● **WORK TO COMPLETE**: Please rewrite all of the entries below, swapping in "observer" wherever "camera" appears and leaving everything else unchanged.
———
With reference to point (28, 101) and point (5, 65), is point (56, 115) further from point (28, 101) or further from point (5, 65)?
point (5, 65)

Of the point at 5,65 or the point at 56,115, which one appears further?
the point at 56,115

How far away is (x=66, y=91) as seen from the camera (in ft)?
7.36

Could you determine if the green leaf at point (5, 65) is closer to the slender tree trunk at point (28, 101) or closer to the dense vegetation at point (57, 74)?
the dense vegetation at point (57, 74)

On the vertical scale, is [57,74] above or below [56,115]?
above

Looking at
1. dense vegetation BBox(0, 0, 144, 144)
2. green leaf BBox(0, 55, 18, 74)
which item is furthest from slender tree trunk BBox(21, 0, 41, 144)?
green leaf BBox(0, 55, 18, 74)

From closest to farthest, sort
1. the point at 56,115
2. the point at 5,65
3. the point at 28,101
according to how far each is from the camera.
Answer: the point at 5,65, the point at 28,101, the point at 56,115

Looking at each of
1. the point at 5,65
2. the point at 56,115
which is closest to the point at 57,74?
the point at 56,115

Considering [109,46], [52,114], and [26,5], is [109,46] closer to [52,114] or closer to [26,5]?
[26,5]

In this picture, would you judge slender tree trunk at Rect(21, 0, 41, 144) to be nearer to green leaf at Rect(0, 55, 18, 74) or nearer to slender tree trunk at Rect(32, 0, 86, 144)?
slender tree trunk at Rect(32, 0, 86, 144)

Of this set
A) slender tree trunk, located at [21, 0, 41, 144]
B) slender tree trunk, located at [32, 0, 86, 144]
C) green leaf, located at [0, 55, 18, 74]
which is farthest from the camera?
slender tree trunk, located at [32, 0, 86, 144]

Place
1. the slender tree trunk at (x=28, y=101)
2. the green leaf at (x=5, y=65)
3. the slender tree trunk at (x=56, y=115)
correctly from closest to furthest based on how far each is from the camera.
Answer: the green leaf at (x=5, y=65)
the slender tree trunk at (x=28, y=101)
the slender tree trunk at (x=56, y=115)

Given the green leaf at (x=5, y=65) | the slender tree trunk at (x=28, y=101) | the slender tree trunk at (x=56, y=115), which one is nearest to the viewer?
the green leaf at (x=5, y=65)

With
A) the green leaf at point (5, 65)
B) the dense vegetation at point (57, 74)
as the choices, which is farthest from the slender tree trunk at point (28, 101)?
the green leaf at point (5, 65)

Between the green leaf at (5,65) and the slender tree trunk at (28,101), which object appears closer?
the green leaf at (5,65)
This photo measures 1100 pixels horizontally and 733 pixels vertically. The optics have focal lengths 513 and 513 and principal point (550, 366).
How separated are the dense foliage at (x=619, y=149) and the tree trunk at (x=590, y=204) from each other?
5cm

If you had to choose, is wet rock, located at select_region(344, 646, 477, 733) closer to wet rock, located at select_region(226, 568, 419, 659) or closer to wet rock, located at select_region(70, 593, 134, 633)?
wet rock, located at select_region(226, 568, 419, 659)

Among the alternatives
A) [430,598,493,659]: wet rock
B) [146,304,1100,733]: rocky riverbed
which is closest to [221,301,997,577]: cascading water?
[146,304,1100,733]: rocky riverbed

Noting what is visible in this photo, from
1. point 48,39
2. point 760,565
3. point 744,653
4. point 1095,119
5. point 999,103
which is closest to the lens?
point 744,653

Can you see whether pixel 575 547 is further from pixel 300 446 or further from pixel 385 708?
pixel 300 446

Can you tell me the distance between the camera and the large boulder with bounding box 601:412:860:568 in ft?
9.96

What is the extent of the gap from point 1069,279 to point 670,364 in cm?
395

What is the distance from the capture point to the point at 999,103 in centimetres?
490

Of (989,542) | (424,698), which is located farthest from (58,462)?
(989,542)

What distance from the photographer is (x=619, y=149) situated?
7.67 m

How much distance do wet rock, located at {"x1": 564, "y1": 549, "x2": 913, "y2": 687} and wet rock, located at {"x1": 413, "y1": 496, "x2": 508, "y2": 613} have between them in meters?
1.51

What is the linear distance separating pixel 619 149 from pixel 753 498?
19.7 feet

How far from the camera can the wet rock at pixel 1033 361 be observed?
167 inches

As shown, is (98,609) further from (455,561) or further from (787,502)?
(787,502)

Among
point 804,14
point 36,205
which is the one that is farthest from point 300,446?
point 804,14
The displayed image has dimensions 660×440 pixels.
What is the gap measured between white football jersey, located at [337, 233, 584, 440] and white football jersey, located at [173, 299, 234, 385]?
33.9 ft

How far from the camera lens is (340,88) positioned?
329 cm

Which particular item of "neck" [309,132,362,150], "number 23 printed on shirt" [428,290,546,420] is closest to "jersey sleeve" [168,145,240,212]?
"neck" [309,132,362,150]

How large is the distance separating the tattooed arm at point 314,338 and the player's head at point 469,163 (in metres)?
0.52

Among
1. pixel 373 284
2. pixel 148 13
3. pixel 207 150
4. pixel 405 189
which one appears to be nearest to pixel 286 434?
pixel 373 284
———
● **WRITTEN RESPONSE**:
With reference to point (28, 101) and point (5, 65), is point (56, 115) further from point (28, 101) or further from point (5, 65)?
point (5, 65)

Of the point at 5,65 or the point at 56,115, which one appears further?
the point at 56,115

How far away is (x=66, y=91) as seen from the observer (in ft)?
7.36

Could you determine if the green leaf at point (5, 65) is closer to the slender tree trunk at point (28, 101) or closer to the dense vegetation at point (57, 74)?
the dense vegetation at point (57, 74)

On the vertical scale, is [57,74] above or below [56,115]?
above

Looking at
1. dense vegetation BBox(0, 0, 144, 144)
2. green leaf BBox(0, 55, 18, 74)
which item is furthest from slender tree trunk BBox(21, 0, 41, 144)?
green leaf BBox(0, 55, 18, 74)

From closest to farthest, sort
1. the point at 56,115
2. the point at 5,65
3. the point at 28,101
according to how far each is from the observer.
Answer: the point at 5,65, the point at 28,101, the point at 56,115

Looking at each of
1. the point at 5,65
2. the point at 56,115
which is closest to the point at 57,74?
the point at 56,115

Considering [109,46], [52,114], and [26,5], is [109,46] closer to [52,114] or closer to [26,5]?
[26,5]

In this picture, would you judge slender tree trunk at Rect(21, 0, 41, 144) to be nearer to green leaf at Rect(0, 55, 18, 74) or nearer to slender tree trunk at Rect(32, 0, 86, 144)?
slender tree trunk at Rect(32, 0, 86, 144)

Of this set
A) slender tree trunk, located at [21, 0, 41, 144]
B) slender tree trunk, located at [32, 0, 86, 144]
C) green leaf, located at [0, 55, 18, 74]
which is farthest from the observer?
slender tree trunk, located at [32, 0, 86, 144]

Place
1. the slender tree trunk at (x=28, y=101)
2. the green leaf at (x=5, y=65)
3. the slender tree trunk at (x=56, y=115)
correctly from closest to furthest based on how far each is from the observer.
Answer: the green leaf at (x=5, y=65)
the slender tree trunk at (x=28, y=101)
the slender tree trunk at (x=56, y=115)

Given the green leaf at (x=5, y=65) | the slender tree trunk at (x=28, y=101) | the slender tree trunk at (x=56, y=115), which one is nearest to the viewer?
the green leaf at (x=5, y=65)

With
A) the green leaf at point (5, 65)
B) the dense vegetation at point (57, 74)
as the choices, which is farthest from the slender tree trunk at point (28, 101)?
the green leaf at point (5, 65)

Between the green leaf at (5,65) and the slender tree trunk at (28,101), which object appears closer?
the green leaf at (5,65)
This photo measures 1100 pixels horizontally and 733 pixels vertically. The optics have focal lengths 513 and 513 and principal point (550, 366).
How separated are the dense foliage at (x=619, y=149) and the tree trunk at (x=590, y=204) from each other?
5cm

If you had to choose, is wet rock, located at select_region(344, 646, 477, 733) closer to wet rock, located at select_region(226, 568, 419, 659) or closer to wet rock, located at select_region(70, 593, 134, 633)?
wet rock, located at select_region(226, 568, 419, 659)

Among the alternatives
A) [430,598,493,659]: wet rock
B) [146,304,1100,733]: rocky riverbed
which is closest to [221,301,997,577]: cascading water?
[146,304,1100,733]: rocky riverbed

Noting what is visible in this photo, from
1. point 48,39
2. point 760,565
3. point 744,653
4. point 1095,119
5. point 999,103
which is closest to the lens?
point 744,653

Can you see whether pixel 575 547 is further from pixel 300 446 or further from pixel 385 708?
pixel 300 446

Can you tell me the distance between the observer and the large boulder with bounding box 601:412:860:568 in ft?
9.96

What is the extent of the gap from point 1069,279 to point 670,364 in cm?
395

What is the distance from the capture point to the point at 999,103 in centimetres?
490

Of (989,542) | (424,698), which is located farthest from (58,462)?
(989,542)

What distance from the photographer is (x=619, y=149) situated?
7.67 m

How much distance do wet rock, located at {"x1": 564, "y1": 549, "x2": 913, "y2": 687} and wet rock, located at {"x1": 413, "y1": 496, "x2": 508, "y2": 613} have between them in meters?
1.51

What is the linear distance separating pixel 619 149 from pixel 753 498?
19.7 feet

How far from the observer can the wet rock at pixel 1033 361 be observed?
167 inches

As shown, is (98,609) further from (455,561) or further from (787,502)?
(787,502)

Among
point 804,14
point 36,205
which is the one that is farthest from point 300,446?
point 804,14
The displayed image has dimensions 660×440 pixels.
What is the gap measured between white football jersey, located at [337, 233, 584, 440] and white football jersey, located at [173, 299, 234, 385]?
33.9 ft

How far from the observer lens is (340,88) positioned?
329 cm

Which particular item of "neck" [309,132,362,150], "number 23 printed on shirt" [428,290,546,420] is closest to "jersey sleeve" [168,145,240,212]?
"neck" [309,132,362,150]

How large is the distance separating the tattooed arm at point 314,338 and the player's head at point 469,163 (in metres)?
0.52

Among
1. pixel 373 284
2. pixel 148 13
3. pixel 207 150
4. pixel 405 189
which one appears to be nearest to pixel 286 434?
pixel 373 284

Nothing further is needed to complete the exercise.